Na hora do jogo, a pressão pela montagem da linha com eficácia e rapidez é grande. Se grande parte da reclamação sobre o VAR está no tempo de jogo parado, a elaboração das linhas é também responsável pela falta de celeridade no processo.
Durante o jogo entre Fortaleza e São Paulo, o bandeira anulou gol do chileno Henríquez em campo. Direto da central do VAR, Rodrigo Nunes de Sá comandou a montagem da linha de impedimento para confirmar a decisão de manter o gol anulado. Veja como foi a montagem da linha no vídeo abaixo e confira um spoiler:
- Base no pé. Vamos no ombro. Direita. Mais, mais. Lateral do ombro. Direita. Mais. Mais. Mais. Mais. Aí - orientou Sá ao operador de replay, durante formação da linha.
Conforme pode-se perceber, a figura do operador de replay é muito importante dentro da cabine do árbitro de vídeo, uma vez que é ele quem executa as ordens do VAR para elaboração da linha de impedimento.
Quem atua como operador são profissionais da provedora de tecnologia do VAR. Na Série A e na Copa do Brasil são da empresa Hawk-Eye. Nas Séries B, C e D são da empresa Sportshub. O Campeonato Brasileiro Série C vai ter VAR nos 24 jogos da Segunda Fase e nos dois confrontos da final.
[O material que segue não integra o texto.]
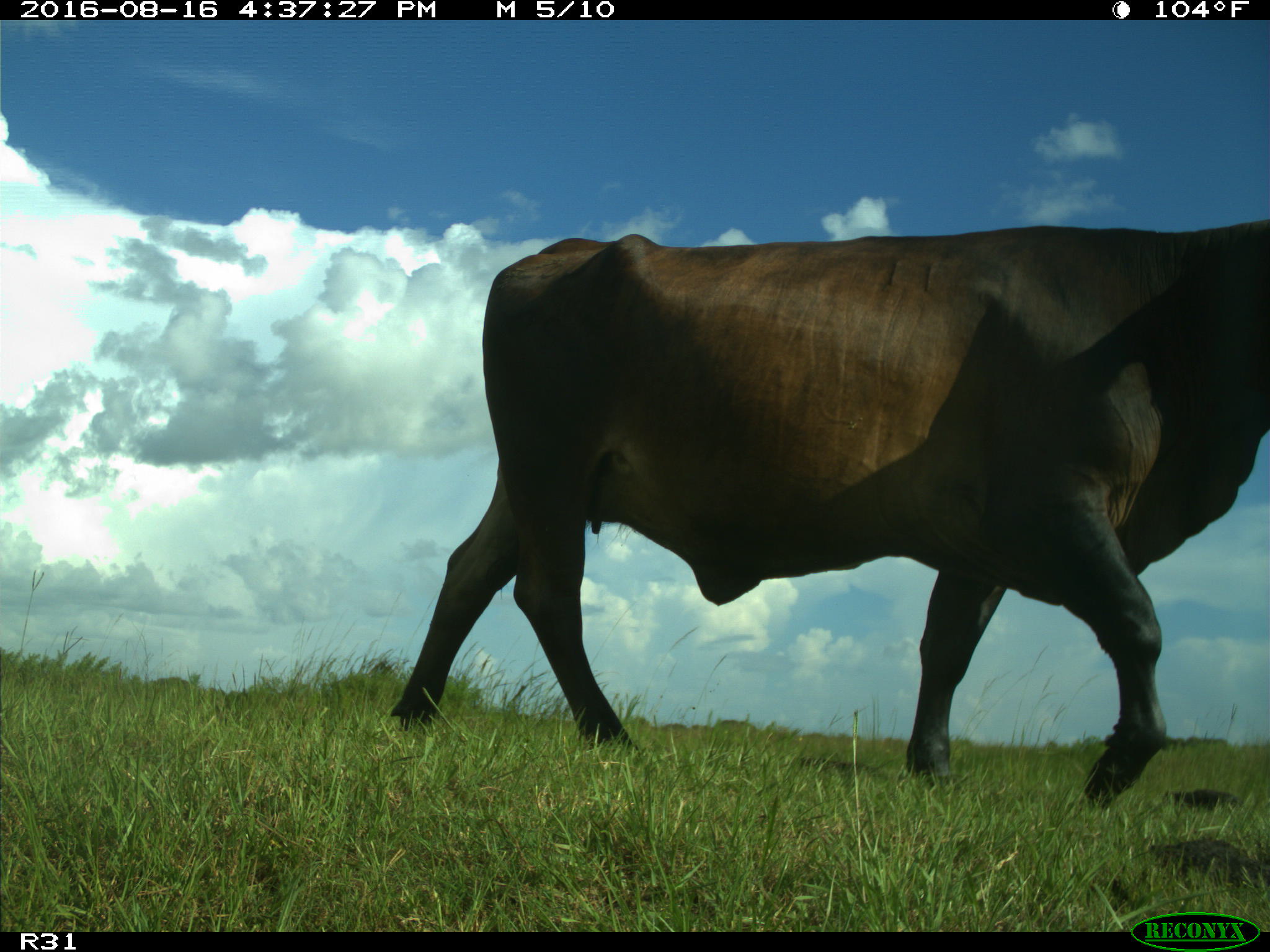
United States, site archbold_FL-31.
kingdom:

Já na Série D, o árbitro de vídeo começa a atuar a partir das quartas de final.
Para atuar na Série A e na Copa do Brasil, são mais de 30 operadores homologados pela Ifab/Fifa para operar o replay do VAR em todo o país. O software da linha de impedimento é próprio desenvolvido pela Hawk-Eye, com replay, comunicação e linhas de impedimento com triangulação em diversas câmeras. A tecnologia da Hawk-Eye é usada em competições da Fifa, Uefa, Conmebol e de campeonatos como a Premier League, La Liga, Serie A Italiana, Budesliga, Francês e MLS.
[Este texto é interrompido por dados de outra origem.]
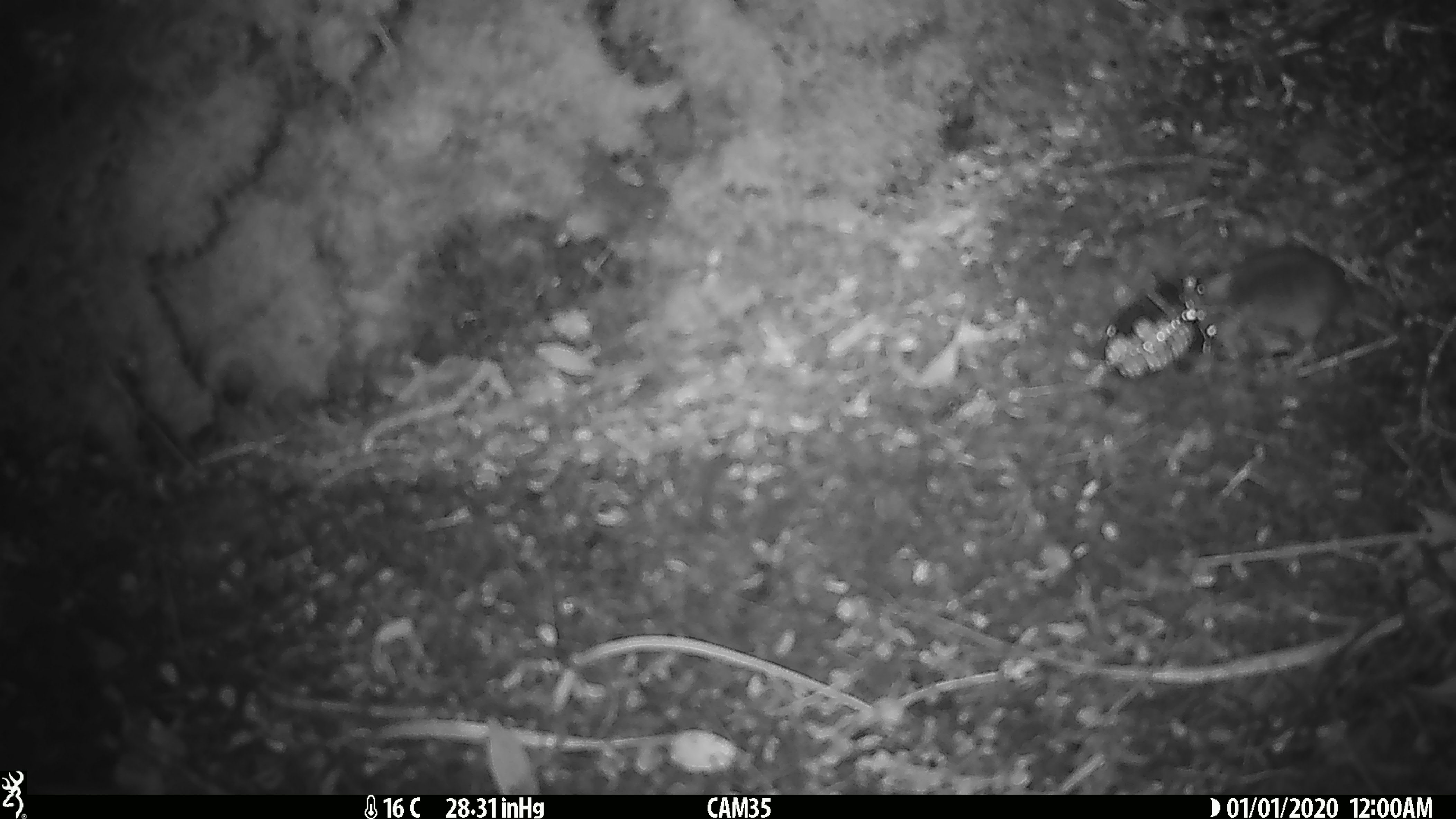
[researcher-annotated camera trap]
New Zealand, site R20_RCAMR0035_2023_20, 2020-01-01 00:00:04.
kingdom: Animalia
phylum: Chordata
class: Mammalia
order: Rodentia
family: Muridae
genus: Mus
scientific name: Mus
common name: mouse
Mouse (Mus).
- Nossa função é ser as mãos do árbitro durante as checagens e auxiliá-lo de todas as maneiras com as ferramentas que temos à disposição. Precisamos estar muito atentos e em uma sintonia boa com toda a equipe para trabalhar com precisão e agilidade, que é o que todo mundo deseja - explicou Bernardo Fernandes Lemos, operador de replay do VAR.
- Para isso, além de dominar o sistema e ter agilidade na seleção das imagens, buscamos também entender ao máximo o protocolo e as regras do jogo, para acompanhar o raciocínio do VAR na hora de uma revisão. E com certeza o maior desafio é buscar decidir até mesmo os incidentes mais difíceis com o menor impacto possível na partida - completou o operador.
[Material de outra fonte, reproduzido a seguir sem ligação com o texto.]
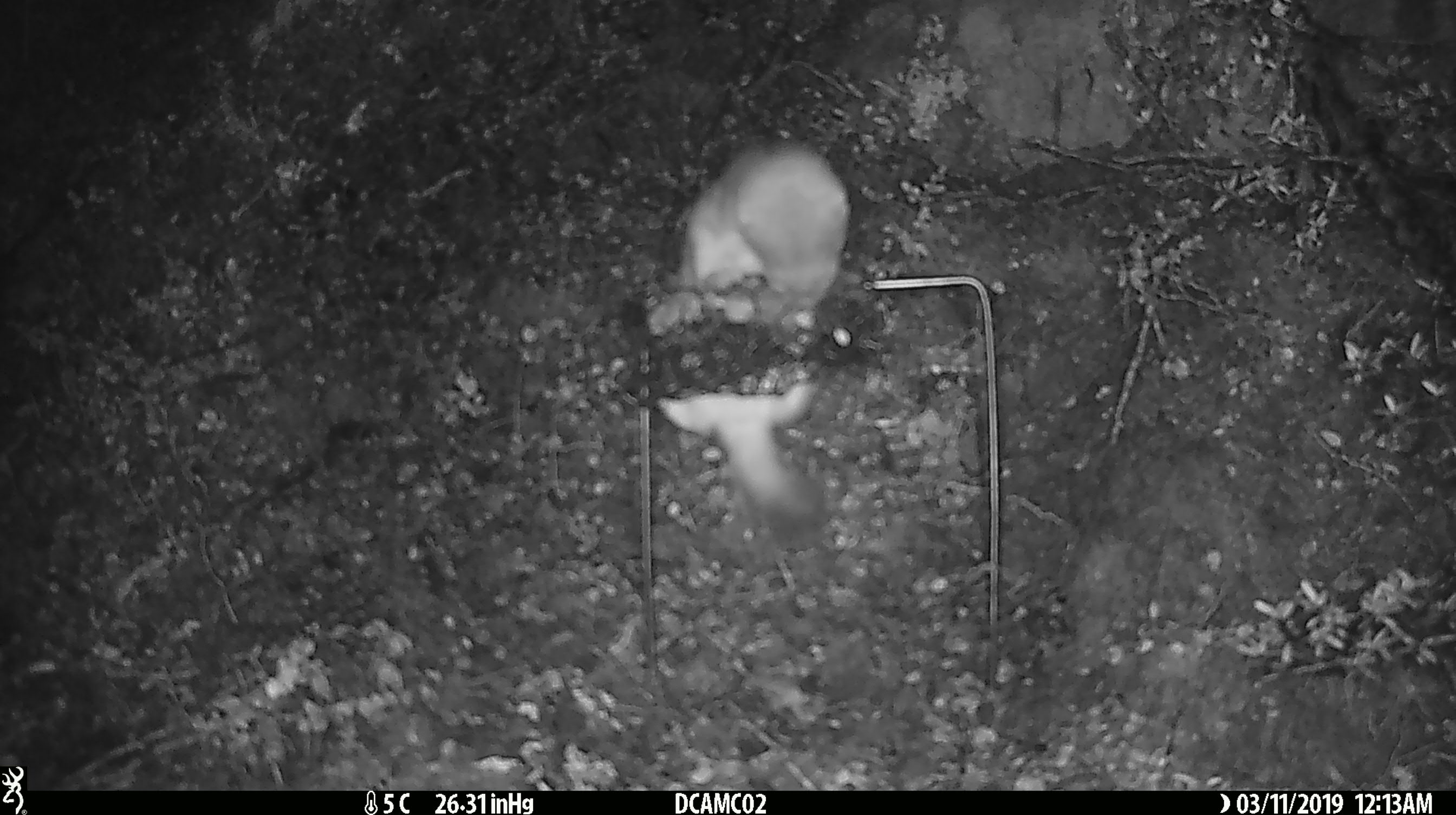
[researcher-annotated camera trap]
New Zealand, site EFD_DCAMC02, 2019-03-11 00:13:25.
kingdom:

Nesta função, o operador de replay está sujeito a falhas naturais no trabalho. Um exemplo é o que aconteceu no último gol do jogo entre Fortaleza e São Paulo, marcado pelo Gabriel Sara. Em um lance muito ajustado de possível posição de impedimento, a análise no teste demorou mais do que a equipe no estádio porque no processo de montagem das linhas, a linha da defesa acabou saindo da marcação por um comando errado no computador. Veja a atuação da cabine na Central do VAR, em teste offline da operação:
Polêmicas em Vasco x Inter (Brasileiro 2020) e Vasco x Brasil de Pelotas (Série B 2021)
O Vasco enfrentou dois lances de grande polêmica neste ano de 2021. Um pela Série A e outro pela Série B. Em ambos, a linha do impedimento não foi traçada pela tecnologia e a decisão de campo foi mantida. No caso, em Vasco 0 x 2 Internacional, o gol do Rodrigo Dourado foi mantido e, em Vasco 1 x 1 Brasil de Pelotas, o gol de Daniel Amorim foi invalidado.
De antemão, pode-se dizer que a estrutura do estádio de São Januário não é muito favorável para o VAR. Por exemplo, a altura do posicionamento das câmeras é mais baixa. Quanto mais baixo a altura das câmeras, pior para traçar a linha do impedimento. Outro problema apontado é a pintura do gramado, que não é considerada ideal em alguns jogos.
Outro problema que pode afetar o desempenho do software é a fumaça de sinalizadores ou a neblina no estádio. Esses exemplos podem prejudicar a visualização completa do gramado e fazer com que a ferramenta perca a referência. Outro impeditivo que pode afetar é a iluminação artificial, caso não esteja iluminando todo o campo de maneira adequada.
Vasco 0 x 2 Inter
Na reta final do Brasileirão do ano passado, o Vasco perdeu para o Internacional por 2 a 0, na 36ª rodada. A partida foi marcada por uma polêmica logo no início do duelo. Aos 9 minutos de jogo, Rodrigo Dourado marcou de cabeça. O jogo ficou paralisado por quase quatro minutos para então o árbitro manter a decisão de dar o gol do volante colorado.
Neste lance (vídeo abaixo), podemos observar que uma grande sombra toma conta da lateral do gramado de jogo. Por conta da sombra, não é possível identificar a linha lateral de campo. O software não entendeu a linha lateral lá de cima como referência, a ferramenta pegou a sombra. Com isso, não foi possível a calibração precisa da linha de impedimento. Este lance, inclusive, colaborou na decisão da CBF de colocar mais três câmeras da entidade nos jogos da Série A para calibração da linha de impedimento. Ou seja, a falta de outro ângulo para análise da imagem também não permitiu a colocação da linha.
Vasco 1 x 1 Brasil de Pelotas
Outro lance polêmico envolvendo o Vasco foi no último dia 3, no empate em 1 a 1 com o Brasil de Pelotas, pela 22ª rodada da Série B. Na ocasião, o gol de Daniel Amorim foi anulado por impedimento pelo bandeira em campo. O jogo ficou parado por cerca de três minutos para análise do lance. No entanto, o árbitro Alisson Sidnei Furtado manteve a decisão de anular o gol porque a análise do vídeo foi inconclusiva.
Pela falta de ângulos favoráveis para montagem da linha de impedimento, a cabine do VAR não conseguiu traçar a linha e optou por manter a decisão de campo de anular o gol. Vale lembrar que as três câmeras adicionais da CBF para calibração do impedimento são apenas para a Série A. Além disso, as partidas da Série B costumam ter menos câmeras da transmissão à disposição a cada jogo. Menos câmeras impactam em menos ângulos disponíveis para análise dentro da cabine.